Prediction of Polycyclic Aromatic Hydrocarbons (PAHs) Removal from Wastewater Treatment Sludge Using Machine Learning Methods


WATER AIR AND SOIL POLLUTION, vol.232, no.3, 2021 (Journal Indexed in SCI) identifier identifier

  • Publication Type: Article / Article
  • Volume: 232 Issue: 3
  • Publication Date: 2021
  • Doi Number: 10.1007/s11270-021-05049-8
  • Keywords: PAH, Wastewater treatment sludge, UV-C light, Data mining, machine learning, Over-sampling methods, Prediction of PAH removal efficiency


Removal of polycyclic aromatic hydrocarbons (PAHs) from wastewater treatment sludge with appropriate technologies is of great importance for nature and public health. UV technology is one of the most frequently used methods for the removal of PAHs. While various photodegradation applications with UV-C (ultraviolet-C) light and photocatalysts can be performed to remove these compounds, a large number of tests should be implemented to determine optimum removal conditions, which increase time and cost. It is possible to make predictions for the removal efficiency of PAHs by using data mining classification and reveal the hidden knowledge from data. This study aims to determine appropriate machine learning (ML) methods for the prediction of the PAH removal efficiency from wastewater treatment sludges regarding the initial PAH levels. The samples have multi-class imbalanced outputs; thus, random over-sampling and Synthetic Minority Over-sampling TEchniques (SMOTE) are used to improve the prediction results.
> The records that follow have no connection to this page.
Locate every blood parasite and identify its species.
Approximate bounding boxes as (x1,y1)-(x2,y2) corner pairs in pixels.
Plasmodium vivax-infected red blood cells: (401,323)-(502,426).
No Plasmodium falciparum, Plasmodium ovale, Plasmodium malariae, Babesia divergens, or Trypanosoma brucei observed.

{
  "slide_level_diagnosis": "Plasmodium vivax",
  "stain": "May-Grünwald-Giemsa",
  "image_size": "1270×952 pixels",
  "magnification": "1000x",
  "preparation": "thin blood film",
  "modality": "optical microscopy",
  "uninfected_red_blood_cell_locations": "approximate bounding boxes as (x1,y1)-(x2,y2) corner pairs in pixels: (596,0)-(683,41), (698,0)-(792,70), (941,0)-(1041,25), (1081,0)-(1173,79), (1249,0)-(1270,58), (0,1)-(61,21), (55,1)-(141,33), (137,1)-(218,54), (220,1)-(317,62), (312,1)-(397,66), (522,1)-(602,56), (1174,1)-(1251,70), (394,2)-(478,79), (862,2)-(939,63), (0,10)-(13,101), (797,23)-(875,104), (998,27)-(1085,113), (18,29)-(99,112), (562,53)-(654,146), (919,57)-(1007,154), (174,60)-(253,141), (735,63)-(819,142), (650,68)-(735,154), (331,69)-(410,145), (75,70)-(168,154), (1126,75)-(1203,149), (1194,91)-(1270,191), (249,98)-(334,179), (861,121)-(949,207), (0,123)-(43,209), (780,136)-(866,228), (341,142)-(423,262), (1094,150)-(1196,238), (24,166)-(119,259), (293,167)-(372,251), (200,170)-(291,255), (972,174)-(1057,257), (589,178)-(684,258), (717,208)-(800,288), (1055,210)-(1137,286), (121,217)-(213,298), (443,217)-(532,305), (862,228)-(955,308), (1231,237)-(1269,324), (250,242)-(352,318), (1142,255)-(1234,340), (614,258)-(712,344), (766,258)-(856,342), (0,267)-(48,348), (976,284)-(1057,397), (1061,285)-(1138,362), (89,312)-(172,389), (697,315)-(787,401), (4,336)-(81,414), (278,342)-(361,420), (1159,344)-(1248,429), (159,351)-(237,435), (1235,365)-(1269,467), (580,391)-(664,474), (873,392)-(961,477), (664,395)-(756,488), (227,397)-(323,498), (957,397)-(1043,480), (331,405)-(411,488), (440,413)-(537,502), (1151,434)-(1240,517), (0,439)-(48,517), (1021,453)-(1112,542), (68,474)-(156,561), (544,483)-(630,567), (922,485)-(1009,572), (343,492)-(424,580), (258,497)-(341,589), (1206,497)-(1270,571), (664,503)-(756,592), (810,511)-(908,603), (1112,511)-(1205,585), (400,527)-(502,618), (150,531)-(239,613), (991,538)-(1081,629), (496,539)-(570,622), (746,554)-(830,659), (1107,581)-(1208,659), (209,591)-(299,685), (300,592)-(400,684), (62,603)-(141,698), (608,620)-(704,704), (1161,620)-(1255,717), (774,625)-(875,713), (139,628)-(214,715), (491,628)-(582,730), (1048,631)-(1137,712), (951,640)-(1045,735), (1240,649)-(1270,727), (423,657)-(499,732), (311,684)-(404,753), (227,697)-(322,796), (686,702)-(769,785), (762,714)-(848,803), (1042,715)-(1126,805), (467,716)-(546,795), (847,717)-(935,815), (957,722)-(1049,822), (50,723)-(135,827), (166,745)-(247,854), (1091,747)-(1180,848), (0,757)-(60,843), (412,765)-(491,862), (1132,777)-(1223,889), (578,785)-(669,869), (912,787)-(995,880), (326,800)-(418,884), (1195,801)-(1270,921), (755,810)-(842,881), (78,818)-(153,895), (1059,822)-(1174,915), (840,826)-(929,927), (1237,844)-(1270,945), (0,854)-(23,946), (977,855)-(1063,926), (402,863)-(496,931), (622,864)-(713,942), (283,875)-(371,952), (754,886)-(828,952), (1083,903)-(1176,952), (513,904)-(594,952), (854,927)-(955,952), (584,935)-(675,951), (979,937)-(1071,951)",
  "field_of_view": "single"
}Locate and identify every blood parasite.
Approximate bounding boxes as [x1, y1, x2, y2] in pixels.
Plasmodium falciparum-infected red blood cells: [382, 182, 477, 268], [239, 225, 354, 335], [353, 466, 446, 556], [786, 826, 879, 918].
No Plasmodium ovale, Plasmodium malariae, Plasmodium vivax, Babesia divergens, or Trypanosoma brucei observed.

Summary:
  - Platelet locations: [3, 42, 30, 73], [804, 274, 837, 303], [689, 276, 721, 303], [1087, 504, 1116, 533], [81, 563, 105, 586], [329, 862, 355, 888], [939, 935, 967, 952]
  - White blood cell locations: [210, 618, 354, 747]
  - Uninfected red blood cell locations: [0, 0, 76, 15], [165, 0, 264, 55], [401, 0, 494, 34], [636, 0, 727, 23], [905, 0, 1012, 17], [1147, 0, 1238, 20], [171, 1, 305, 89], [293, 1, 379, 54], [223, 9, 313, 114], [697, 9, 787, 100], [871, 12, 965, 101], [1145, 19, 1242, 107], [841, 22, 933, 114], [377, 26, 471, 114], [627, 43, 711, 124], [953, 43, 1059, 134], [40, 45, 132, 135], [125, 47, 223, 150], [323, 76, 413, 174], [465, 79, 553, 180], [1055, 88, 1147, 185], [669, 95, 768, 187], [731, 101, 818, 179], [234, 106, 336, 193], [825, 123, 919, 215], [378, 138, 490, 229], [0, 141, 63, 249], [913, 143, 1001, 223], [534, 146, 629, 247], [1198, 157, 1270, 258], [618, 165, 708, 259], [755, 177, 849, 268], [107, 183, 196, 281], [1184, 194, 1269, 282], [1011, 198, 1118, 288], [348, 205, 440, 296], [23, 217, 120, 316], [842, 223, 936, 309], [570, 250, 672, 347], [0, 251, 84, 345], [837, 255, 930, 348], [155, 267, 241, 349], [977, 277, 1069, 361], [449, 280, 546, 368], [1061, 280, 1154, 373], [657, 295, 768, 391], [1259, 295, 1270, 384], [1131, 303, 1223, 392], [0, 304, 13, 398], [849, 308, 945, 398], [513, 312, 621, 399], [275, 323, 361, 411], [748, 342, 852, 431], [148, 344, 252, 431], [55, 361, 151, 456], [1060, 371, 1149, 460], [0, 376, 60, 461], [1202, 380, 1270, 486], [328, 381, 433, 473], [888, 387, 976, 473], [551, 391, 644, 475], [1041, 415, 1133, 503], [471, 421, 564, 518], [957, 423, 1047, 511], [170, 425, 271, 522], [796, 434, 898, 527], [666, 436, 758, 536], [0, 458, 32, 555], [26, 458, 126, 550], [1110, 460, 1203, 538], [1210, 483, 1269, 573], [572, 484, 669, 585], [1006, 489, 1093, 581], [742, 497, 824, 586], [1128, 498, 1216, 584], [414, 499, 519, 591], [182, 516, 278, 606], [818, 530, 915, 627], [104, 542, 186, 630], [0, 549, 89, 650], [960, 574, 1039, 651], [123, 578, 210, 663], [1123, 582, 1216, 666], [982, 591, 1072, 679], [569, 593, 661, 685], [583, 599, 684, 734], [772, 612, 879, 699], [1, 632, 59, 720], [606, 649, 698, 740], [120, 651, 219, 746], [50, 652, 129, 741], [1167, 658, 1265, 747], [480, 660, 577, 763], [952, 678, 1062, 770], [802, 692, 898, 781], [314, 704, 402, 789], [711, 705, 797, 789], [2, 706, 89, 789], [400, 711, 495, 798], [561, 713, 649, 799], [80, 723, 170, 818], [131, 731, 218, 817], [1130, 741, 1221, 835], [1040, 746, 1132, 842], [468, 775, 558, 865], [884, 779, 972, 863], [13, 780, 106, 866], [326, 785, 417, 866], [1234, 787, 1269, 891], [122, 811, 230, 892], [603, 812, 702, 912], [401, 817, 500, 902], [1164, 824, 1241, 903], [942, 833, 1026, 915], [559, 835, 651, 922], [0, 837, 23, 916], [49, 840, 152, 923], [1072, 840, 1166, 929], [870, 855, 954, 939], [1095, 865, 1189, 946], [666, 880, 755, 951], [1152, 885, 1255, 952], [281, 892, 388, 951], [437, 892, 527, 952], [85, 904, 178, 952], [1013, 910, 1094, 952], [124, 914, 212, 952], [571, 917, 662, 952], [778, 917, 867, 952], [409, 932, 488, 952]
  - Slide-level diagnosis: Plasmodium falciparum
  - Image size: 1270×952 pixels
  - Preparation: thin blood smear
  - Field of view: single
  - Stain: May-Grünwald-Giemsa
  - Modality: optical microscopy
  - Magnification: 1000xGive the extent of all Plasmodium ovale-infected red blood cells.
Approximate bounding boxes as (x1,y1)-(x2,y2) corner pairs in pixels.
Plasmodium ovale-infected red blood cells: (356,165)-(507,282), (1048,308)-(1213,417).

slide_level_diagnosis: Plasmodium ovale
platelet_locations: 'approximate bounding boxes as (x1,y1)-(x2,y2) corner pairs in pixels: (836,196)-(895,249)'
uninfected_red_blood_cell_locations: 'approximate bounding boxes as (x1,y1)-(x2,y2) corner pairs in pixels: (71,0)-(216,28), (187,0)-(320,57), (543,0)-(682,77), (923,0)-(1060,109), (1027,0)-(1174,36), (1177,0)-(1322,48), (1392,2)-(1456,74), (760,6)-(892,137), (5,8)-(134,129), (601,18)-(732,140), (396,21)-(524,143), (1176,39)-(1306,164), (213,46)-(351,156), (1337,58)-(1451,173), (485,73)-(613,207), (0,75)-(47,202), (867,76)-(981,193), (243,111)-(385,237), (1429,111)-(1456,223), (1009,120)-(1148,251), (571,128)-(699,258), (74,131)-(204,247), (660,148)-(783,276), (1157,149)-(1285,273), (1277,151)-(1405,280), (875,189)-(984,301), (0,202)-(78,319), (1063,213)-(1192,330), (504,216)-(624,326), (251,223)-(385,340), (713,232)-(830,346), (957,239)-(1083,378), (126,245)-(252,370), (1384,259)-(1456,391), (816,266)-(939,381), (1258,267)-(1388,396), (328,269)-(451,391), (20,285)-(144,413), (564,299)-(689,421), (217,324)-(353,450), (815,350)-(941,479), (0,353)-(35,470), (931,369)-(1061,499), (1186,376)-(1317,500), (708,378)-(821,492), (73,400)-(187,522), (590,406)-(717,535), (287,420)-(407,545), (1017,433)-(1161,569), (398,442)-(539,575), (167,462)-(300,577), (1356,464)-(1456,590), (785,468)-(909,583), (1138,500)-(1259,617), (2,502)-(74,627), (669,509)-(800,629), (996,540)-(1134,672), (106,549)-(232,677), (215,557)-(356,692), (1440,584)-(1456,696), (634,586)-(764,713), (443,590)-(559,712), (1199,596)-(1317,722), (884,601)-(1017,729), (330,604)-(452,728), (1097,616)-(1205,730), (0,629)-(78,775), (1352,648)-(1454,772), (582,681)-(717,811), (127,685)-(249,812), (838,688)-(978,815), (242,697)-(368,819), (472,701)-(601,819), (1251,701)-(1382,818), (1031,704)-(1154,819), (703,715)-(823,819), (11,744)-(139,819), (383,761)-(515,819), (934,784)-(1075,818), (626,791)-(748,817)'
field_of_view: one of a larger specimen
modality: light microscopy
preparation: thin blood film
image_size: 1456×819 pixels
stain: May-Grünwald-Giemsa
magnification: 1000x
Well-known data mining classification/machine learning methods, artificial neural network (multi-layer perceptron-MLP), k-means (k-NN), support vector machine (SVM), decision tree (C4.5), random forest (RF), and Bagging, are proposed for the prediction of removal efficiencies. Different evaluation metrics, Accuracy, multi-class AUC (MAUC-multi-class area under ROC curve), F-measure, Precision, Recall, and Specificity are used for the performance comparisons. RF and k-NN perform better with 92.35% and 92.36% average prediction accuracies, respectively. Besides, RF outperforms other methods with 0.97 MAUC value. RF and k-NN can be used for the removal efficiency prediction on the multi-class imbalanced datasets successfully, and removal efficiencies can be highly predicted considering input components with less cost and effort.